TEXT SECTION:
The Holiday Email Marketing Push: Is It Worth It?

The Holiday Email Marketing Push: Is It Worth It?

Companies dedicate enormous resources to ramping up email marketing programs around seasonal pushes, like the holidays. But do they actually get more customers?

We all know the feeling — how the office buzzes, the anticipation starts to build. Busy season is around the corner, and your team is getting ready for the big push to make this the most successful year yet. But have you ever wondered if all the extra hours and money you pour into these seasonal marketing campaigns are worth it?

As the holidays approach, many businesses, especially retailers and e-commerce companies, are starting to ask themselves this question — or, at least, they should be. At what point will creating and sending another email to your database be detrimental, rather than beneficial? How much should your messaging change? Should you try something totally new and different to catch customers’ attention?    

IBM Marketing Cloud’s 2016 Email Marketing Metrics Benchmark Study has some interesting answers to these questions.

The holiday email-marketing study

The 2016 Email Marketing Metrics Benchmark Study is an annual report that offers insight on how many people open, click, and ignore messages from email marketers around the globe. It aggregates data from messages sent by nearly 750 companies representing 3,000 brands in 40 countries. This year, the study also examined the performance of holiday messaging versus non-holiday messaging for retail/e-commerce vendors.

Most retailers send at least double the amount of emails during the holidays (defined as Thanksgiving to New Year’s) as they do during the non-holiday period. They entice potential buyers with aggressive pricing, free shipping, and deal deadlines. But do these more frequent, offer-loaded emails make a difference? Let’s take a look.

Click and open rates

In almost every respect, non-holiday emails outperformed holiday emails in a significant way. Open rates during the holidays were 18.8% lower than during non-holidays. Mean click-through rates differed by 28%. Mean click-to-open rates remained similar.

There are several takeaways here. Yes, open rates were lower during the holidays. But because the volume of emails sent during this period increased significantly, it’s likely that the total number of emails opened was greater during the holidays than non-holiday period. That’s a positive thing.

That being said, click-through rates decreased pretty dramatically. You would expect that special holiday offers would entice recipients to click through more often. But increased email volume seemed to detract from such motivating offers.

Similarly, click-to-open rates measure the effectiveness of email content (in driving a reader to take the requested action, e.g. redeem an offer). These rates remained relatively similar across both time periods, which is surprising. With more people looking to make purchases during the holidays, you would think that more recipients would act on the offers presented in the holiday emails. Again, increased email volume seemed to detract from their doing so.

List churn metrics

Increased email volume meant retailers processed more hard bounces, unsubscribes, and spam complaints during the holidays. 

Here are the takeaways. Firstly, more emails equal more hard bounces. That seems logical enough.

Though unsubscribe and spam-complaint rates were slightly lower during the holidays, that doesn’t equal success. Because of the frequency math effect, retailers are losing a larger number of subscribers because they are sending more emails.

Say your company sends one email per week during the year, and two emails per week during the holidays. If you usually have 10 people unsubscribe per week during the year, approximately 20 people are unsubscribing during holiday weeks. That can deplete your database pretty quickly — especially if you’re more than doubling your email volume.

Conclusions

The folks at IBM Marketing Cloud had some interesting thoughts about their findings and how to increase the effectiveness of holiday emails.

DATASET ROWS:

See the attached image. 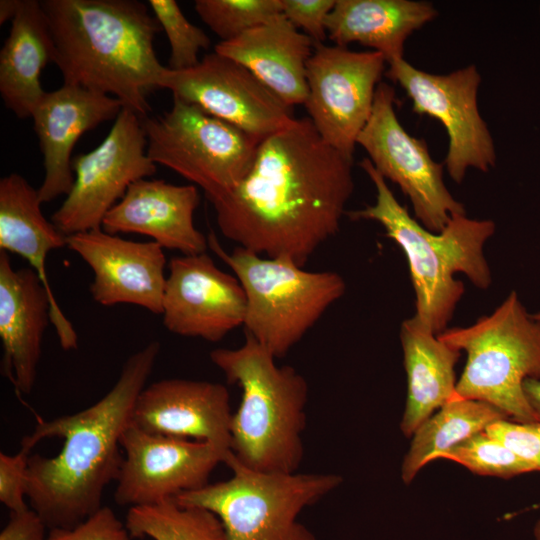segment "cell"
<instances>
[{
  "mask_svg": "<svg viewBox=\"0 0 540 540\" xmlns=\"http://www.w3.org/2000/svg\"><path fill=\"white\" fill-rule=\"evenodd\" d=\"M125 526L131 538L227 540L224 527L213 512L180 505L174 499L129 508Z\"/></svg>",
  "mask_w": 540,
  "mask_h": 540,
  "instance_id": "obj_28",
  "label": "cell"
},
{
  "mask_svg": "<svg viewBox=\"0 0 540 540\" xmlns=\"http://www.w3.org/2000/svg\"><path fill=\"white\" fill-rule=\"evenodd\" d=\"M485 432L529 463L535 471H540V422L501 419L490 424Z\"/></svg>",
  "mask_w": 540,
  "mask_h": 540,
  "instance_id": "obj_32",
  "label": "cell"
},
{
  "mask_svg": "<svg viewBox=\"0 0 540 540\" xmlns=\"http://www.w3.org/2000/svg\"><path fill=\"white\" fill-rule=\"evenodd\" d=\"M281 13L315 44L327 38L326 20L336 0H280Z\"/></svg>",
  "mask_w": 540,
  "mask_h": 540,
  "instance_id": "obj_35",
  "label": "cell"
},
{
  "mask_svg": "<svg viewBox=\"0 0 540 540\" xmlns=\"http://www.w3.org/2000/svg\"><path fill=\"white\" fill-rule=\"evenodd\" d=\"M540 321V311L533 314ZM525 397L540 422V380L527 379L523 384Z\"/></svg>",
  "mask_w": 540,
  "mask_h": 540,
  "instance_id": "obj_37",
  "label": "cell"
},
{
  "mask_svg": "<svg viewBox=\"0 0 540 540\" xmlns=\"http://www.w3.org/2000/svg\"><path fill=\"white\" fill-rule=\"evenodd\" d=\"M161 88L262 139L295 118L292 107L247 68L216 52L205 55L187 70L166 67Z\"/></svg>",
  "mask_w": 540,
  "mask_h": 540,
  "instance_id": "obj_15",
  "label": "cell"
},
{
  "mask_svg": "<svg viewBox=\"0 0 540 540\" xmlns=\"http://www.w3.org/2000/svg\"><path fill=\"white\" fill-rule=\"evenodd\" d=\"M147 154L201 188L212 202L249 172L264 139L173 96L171 109L142 119Z\"/></svg>",
  "mask_w": 540,
  "mask_h": 540,
  "instance_id": "obj_9",
  "label": "cell"
},
{
  "mask_svg": "<svg viewBox=\"0 0 540 540\" xmlns=\"http://www.w3.org/2000/svg\"><path fill=\"white\" fill-rule=\"evenodd\" d=\"M386 65L379 52L323 43L315 44L307 62L308 118L327 144L349 158L372 113Z\"/></svg>",
  "mask_w": 540,
  "mask_h": 540,
  "instance_id": "obj_13",
  "label": "cell"
},
{
  "mask_svg": "<svg viewBox=\"0 0 540 540\" xmlns=\"http://www.w3.org/2000/svg\"><path fill=\"white\" fill-rule=\"evenodd\" d=\"M506 418L501 410L486 402L453 397L413 433L401 467L403 482L411 483L428 463Z\"/></svg>",
  "mask_w": 540,
  "mask_h": 540,
  "instance_id": "obj_27",
  "label": "cell"
},
{
  "mask_svg": "<svg viewBox=\"0 0 540 540\" xmlns=\"http://www.w3.org/2000/svg\"><path fill=\"white\" fill-rule=\"evenodd\" d=\"M200 202L197 186L161 179H140L106 214L102 229L110 234L137 233L182 255L207 252L208 237L194 224Z\"/></svg>",
  "mask_w": 540,
  "mask_h": 540,
  "instance_id": "obj_20",
  "label": "cell"
},
{
  "mask_svg": "<svg viewBox=\"0 0 540 540\" xmlns=\"http://www.w3.org/2000/svg\"><path fill=\"white\" fill-rule=\"evenodd\" d=\"M209 248L233 271L246 296V336L276 359L284 357L345 293L333 271H308L285 258H270L237 246L230 253L214 232Z\"/></svg>",
  "mask_w": 540,
  "mask_h": 540,
  "instance_id": "obj_6",
  "label": "cell"
},
{
  "mask_svg": "<svg viewBox=\"0 0 540 540\" xmlns=\"http://www.w3.org/2000/svg\"><path fill=\"white\" fill-rule=\"evenodd\" d=\"M168 269L161 315L169 332L218 342L243 326L244 289L207 252L175 256Z\"/></svg>",
  "mask_w": 540,
  "mask_h": 540,
  "instance_id": "obj_16",
  "label": "cell"
},
{
  "mask_svg": "<svg viewBox=\"0 0 540 540\" xmlns=\"http://www.w3.org/2000/svg\"><path fill=\"white\" fill-rule=\"evenodd\" d=\"M534 536L536 540H540V520L536 523L534 527Z\"/></svg>",
  "mask_w": 540,
  "mask_h": 540,
  "instance_id": "obj_39",
  "label": "cell"
},
{
  "mask_svg": "<svg viewBox=\"0 0 540 540\" xmlns=\"http://www.w3.org/2000/svg\"><path fill=\"white\" fill-rule=\"evenodd\" d=\"M21 0H1L0 1V24L13 20Z\"/></svg>",
  "mask_w": 540,
  "mask_h": 540,
  "instance_id": "obj_38",
  "label": "cell"
},
{
  "mask_svg": "<svg viewBox=\"0 0 540 540\" xmlns=\"http://www.w3.org/2000/svg\"><path fill=\"white\" fill-rule=\"evenodd\" d=\"M66 247L91 268L90 293L96 303L162 313L166 256L158 243L127 240L99 227L67 236Z\"/></svg>",
  "mask_w": 540,
  "mask_h": 540,
  "instance_id": "obj_17",
  "label": "cell"
},
{
  "mask_svg": "<svg viewBox=\"0 0 540 540\" xmlns=\"http://www.w3.org/2000/svg\"><path fill=\"white\" fill-rule=\"evenodd\" d=\"M159 352L160 343L149 342L127 358L100 400L74 414L38 417L33 431L22 438L21 448L30 452L44 439H63L57 455L33 454L28 462L26 497L48 530L72 529L103 507L104 490L121 469V437Z\"/></svg>",
  "mask_w": 540,
  "mask_h": 540,
  "instance_id": "obj_2",
  "label": "cell"
},
{
  "mask_svg": "<svg viewBox=\"0 0 540 540\" xmlns=\"http://www.w3.org/2000/svg\"><path fill=\"white\" fill-rule=\"evenodd\" d=\"M352 167L308 117L294 118L261 141L247 175L211 202L217 225L237 246L304 267L340 230Z\"/></svg>",
  "mask_w": 540,
  "mask_h": 540,
  "instance_id": "obj_1",
  "label": "cell"
},
{
  "mask_svg": "<svg viewBox=\"0 0 540 540\" xmlns=\"http://www.w3.org/2000/svg\"><path fill=\"white\" fill-rule=\"evenodd\" d=\"M540 11V10H539Z\"/></svg>",
  "mask_w": 540,
  "mask_h": 540,
  "instance_id": "obj_40",
  "label": "cell"
},
{
  "mask_svg": "<svg viewBox=\"0 0 540 540\" xmlns=\"http://www.w3.org/2000/svg\"><path fill=\"white\" fill-rule=\"evenodd\" d=\"M72 170L73 186L51 216L65 236L101 227L131 184L156 173L142 119L123 107L102 143L72 159Z\"/></svg>",
  "mask_w": 540,
  "mask_h": 540,
  "instance_id": "obj_12",
  "label": "cell"
},
{
  "mask_svg": "<svg viewBox=\"0 0 540 540\" xmlns=\"http://www.w3.org/2000/svg\"><path fill=\"white\" fill-rule=\"evenodd\" d=\"M437 15L427 1L336 0L326 20L327 37L341 47L353 42L370 47L389 63L404 58L406 40Z\"/></svg>",
  "mask_w": 540,
  "mask_h": 540,
  "instance_id": "obj_24",
  "label": "cell"
},
{
  "mask_svg": "<svg viewBox=\"0 0 540 540\" xmlns=\"http://www.w3.org/2000/svg\"><path fill=\"white\" fill-rule=\"evenodd\" d=\"M385 75L401 86L418 115L438 120L448 137L444 159L450 178L460 184L469 168L489 172L496 149L478 107L481 75L475 65L448 74L422 71L404 58L387 63Z\"/></svg>",
  "mask_w": 540,
  "mask_h": 540,
  "instance_id": "obj_10",
  "label": "cell"
},
{
  "mask_svg": "<svg viewBox=\"0 0 540 540\" xmlns=\"http://www.w3.org/2000/svg\"><path fill=\"white\" fill-rule=\"evenodd\" d=\"M440 458L454 461L478 475L504 479L535 471L529 463L485 431L468 438Z\"/></svg>",
  "mask_w": 540,
  "mask_h": 540,
  "instance_id": "obj_30",
  "label": "cell"
},
{
  "mask_svg": "<svg viewBox=\"0 0 540 540\" xmlns=\"http://www.w3.org/2000/svg\"><path fill=\"white\" fill-rule=\"evenodd\" d=\"M125 523L114 511L103 506L84 522L72 529L49 530L48 540H130Z\"/></svg>",
  "mask_w": 540,
  "mask_h": 540,
  "instance_id": "obj_33",
  "label": "cell"
},
{
  "mask_svg": "<svg viewBox=\"0 0 540 540\" xmlns=\"http://www.w3.org/2000/svg\"><path fill=\"white\" fill-rule=\"evenodd\" d=\"M438 336L467 354L455 397L486 402L516 422H539L523 390L540 380V321L511 291L489 315Z\"/></svg>",
  "mask_w": 540,
  "mask_h": 540,
  "instance_id": "obj_7",
  "label": "cell"
},
{
  "mask_svg": "<svg viewBox=\"0 0 540 540\" xmlns=\"http://www.w3.org/2000/svg\"><path fill=\"white\" fill-rule=\"evenodd\" d=\"M54 45L41 1L21 0L0 51V95L18 118L31 117L46 93L41 72L53 61Z\"/></svg>",
  "mask_w": 540,
  "mask_h": 540,
  "instance_id": "obj_26",
  "label": "cell"
},
{
  "mask_svg": "<svg viewBox=\"0 0 540 540\" xmlns=\"http://www.w3.org/2000/svg\"><path fill=\"white\" fill-rule=\"evenodd\" d=\"M38 189L23 176L10 173L0 180V251L26 259L37 273L52 302L51 323L61 348H78L77 333L58 305L46 272L50 251L66 246V237L42 211Z\"/></svg>",
  "mask_w": 540,
  "mask_h": 540,
  "instance_id": "obj_22",
  "label": "cell"
},
{
  "mask_svg": "<svg viewBox=\"0 0 540 540\" xmlns=\"http://www.w3.org/2000/svg\"><path fill=\"white\" fill-rule=\"evenodd\" d=\"M51 309L37 273L31 267L14 268L9 254L0 251L2 370L20 394H29L34 387Z\"/></svg>",
  "mask_w": 540,
  "mask_h": 540,
  "instance_id": "obj_21",
  "label": "cell"
},
{
  "mask_svg": "<svg viewBox=\"0 0 540 540\" xmlns=\"http://www.w3.org/2000/svg\"><path fill=\"white\" fill-rule=\"evenodd\" d=\"M194 7L222 42L233 40L281 13L280 0H196Z\"/></svg>",
  "mask_w": 540,
  "mask_h": 540,
  "instance_id": "obj_29",
  "label": "cell"
},
{
  "mask_svg": "<svg viewBox=\"0 0 540 540\" xmlns=\"http://www.w3.org/2000/svg\"><path fill=\"white\" fill-rule=\"evenodd\" d=\"M232 476L179 494L174 500L213 512L227 540H317L298 521L301 512L337 488L332 473H267L250 469L229 450L224 461Z\"/></svg>",
  "mask_w": 540,
  "mask_h": 540,
  "instance_id": "obj_8",
  "label": "cell"
},
{
  "mask_svg": "<svg viewBox=\"0 0 540 540\" xmlns=\"http://www.w3.org/2000/svg\"><path fill=\"white\" fill-rule=\"evenodd\" d=\"M229 384L242 390L232 414L230 451L246 467L267 473H295L299 469L306 427V379L246 336L237 348L210 352Z\"/></svg>",
  "mask_w": 540,
  "mask_h": 540,
  "instance_id": "obj_5",
  "label": "cell"
},
{
  "mask_svg": "<svg viewBox=\"0 0 540 540\" xmlns=\"http://www.w3.org/2000/svg\"><path fill=\"white\" fill-rule=\"evenodd\" d=\"M29 457L24 448L14 455L0 453V502L10 512L29 508L25 501Z\"/></svg>",
  "mask_w": 540,
  "mask_h": 540,
  "instance_id": "obj_34",
  "label": "cell"
},
{
  "mask_svg": "<svg viewBox=\"0 0 540 540\" xmlns=\"http://www.w3.org/2000/svg\"><path fill=\"white\" fill-rule=\"evenodd\" d=\"M400 340L407 377L400 428L410 437L436 409L455 397V365L460 350L443 341L414 315L402 322Z\"/></svg>",
  "mask_w": 540,
  "mask_h": 540,
  "instance_id": "obj_25",
  "label": "cell"
},
{
  "mask_svg": "<svg viewBox=\"0 0 540 540\" xmlns=\"http://www.w3.org/2000/svg\"><path fill=\"white\" fill-rule=\"evenodd\" d=\"M124 450L114 500L139 507L200 489L226 453L216 445L145 432L130 424L121 437Z\"/></svg>",
  "mask_w": 540,
  "mask_h": 540,
  "instance_id": "obj_14",
  "label": "cell"
},
{
  "mask_svg": "<svg viewBox=\"0 0 540 540\" xmlns=\"http://www.w3.org/2000/svg\"><path fill=\"white\" fill-rule=\"evenodd\" d=\"M232 414L225 385L171 378L144 387L131 424L148 433L205 441L228 451Z\"/></svg>",
  "mask_w": 540,
  "mask_h": 540,
  "instance_id": "obj_18",
  "label": "cell"
},
{
  "mask_svg": "<svg viewBox=\"0 0 540 540\" xmlns=\"http://www.w3.org/2000/svg\"><path fill=\"white\" fill-rule=\"evenodd\" d=\"M47 526L31 508L10 512L9 520L0 532V540H48Z\"/></svg>",
  "mask_w": 540,
  "mask_h": 540,
  "instance_id": "obj_36",
  "label": "cell"
},
{
  "mask_svg": "<svg viewBox=\"0 0 540 540\" xmlns=\"http://www.w3.org/2000/svg\"><path fill=\"white\" fill-rule=\"evenodd\" d=\"M148 6L169 41L168 68L182 71L196 66L200 62L199 52L210 46V39L205 32L185 17L174 0H149Z\"/></svg>",
  "mask_w": 540,
  "mask_h": 540,
  "instance_id": "obj_31",
  "label": "cell"
},
{
  "mask_svg": "<svg viewBox=\"0 0 540 540\" xmlns=\"http://www.w3.org/2000/svg\"><path fill=\"white\" fill-rule=\"evenodd\" d=\"M392 85L380 82L372 113L357 138L368 159L385 180L409 198L415 219L432 232L444 229L455 214L466 213L443 179V163L431 157L424 139L410 135L395 111Z\"/></svg>",
  "mask_w": 540,
  "mask_h": 540,
  "instance_id": "obj_11",
  "label": "cell"
},
{
  "mask_svg": "<svg viewBox=\"0 0 540 540\" xmlns=\"http://www.w3.org/2000/svg\"><path fill=\"white\" fill-rule=\"evenodd\" d=\"M314 47V41L280 13L233 40L219 42L214 52L243 65L292 107L307 99L306 67Z\"/></svg>",
  "mask_w": 540,
  "mask_h": 540,
  "instance_id": "obj_23",
  "label": "cell"
},
{
  "mask_svg": "<svg viewBox=\"0 0 540 540\" xmlns=\"http://www.w3.org/2000/svg\"><path fill=\"white\" fill-rule=\"evenodd\" d=\"M122 108L113 96L76 85L63 84L44 94L31 115L43 155L44 178L38 188L42 203L70 192L75 144L87 131L116 119Z\"/></svg>",
  "mask_w": 540,
  "mask_h": 540,
  "instance_id": "obj_19",
  "label": "cell"
},
{
  "mask_svg": "<svg viewBox=\"0 0 540 540\" xmlns=\"http://www.w3.org/2000/svg\"><path fill=\"white\" fill-rule=\"evenodd\" d=\"M360 166L375 186L376 200L346 214L353 221L379 223L386 236L402 249L415 293L414 316L438 335L447 329L465 292L463 282L455 278L457 273L464 274L477 288L491 285L484 245L496 225L492 220L472 219L460 213L453 215L442 231L432 232L398 202L368 158Z\"/></svg>",
  "mask_w": 540,
  "mask_h": 540,
  "instance_id": "obj_4",
  "label": "cell"
},
{
  "mask_svg": "<svg viewBox=\"0 0 540 540\" xmlns=\"http://www.w3.org/2000/svg\"><path fill=\"white\" fill-rule=\"evenodd\" d=\"M51 33L53 63L64 84L118 99L141 119L148 95L161 88L166 70L154 38L160 30L148 5L137 0L41 1Z\"/></svg>",
  "mask_w": 540,
  "mask_h": 540,
  "instance_id": "obj_3",
  "label": "cell"
}]
</instances>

WORK TO COMPLETE:
- a) Transcribe the part of the email marketing article that opens with the words containing "Here are the" and closes with "sending more emails.".
- b) Summarize the email marketing article in two sentences.
The data has no connection to the email marketing article.

OUTPUTS IN ORDER:
- a)
Here are the takeaways. Firstly, more emails equal more hard bounces. That seems logical enough.

Though unsubscribe and spam-complaint rates were slightly lower during the holidays, that doesn’t equal success. Because of the frequency math effect, retailers are losing a larger number of subscribers because they are sending more emails.

- b) IBM Marketing Cloud's 2016 Email Marketing Metrics Benchmark Study found that, although most retailers send at least double the emails during the holidays, holiday emails generally underperformed non-holiday ones, with open rates 18.8% lower, click-through rates decreasing dramatically, and click-to-open rates staying similar. The higher volume also meant more hard bounces, unsubscribes, and spam complaints, so retailers lost more subscribers even though unsubscribe and spam-complaint rates were slightly lower.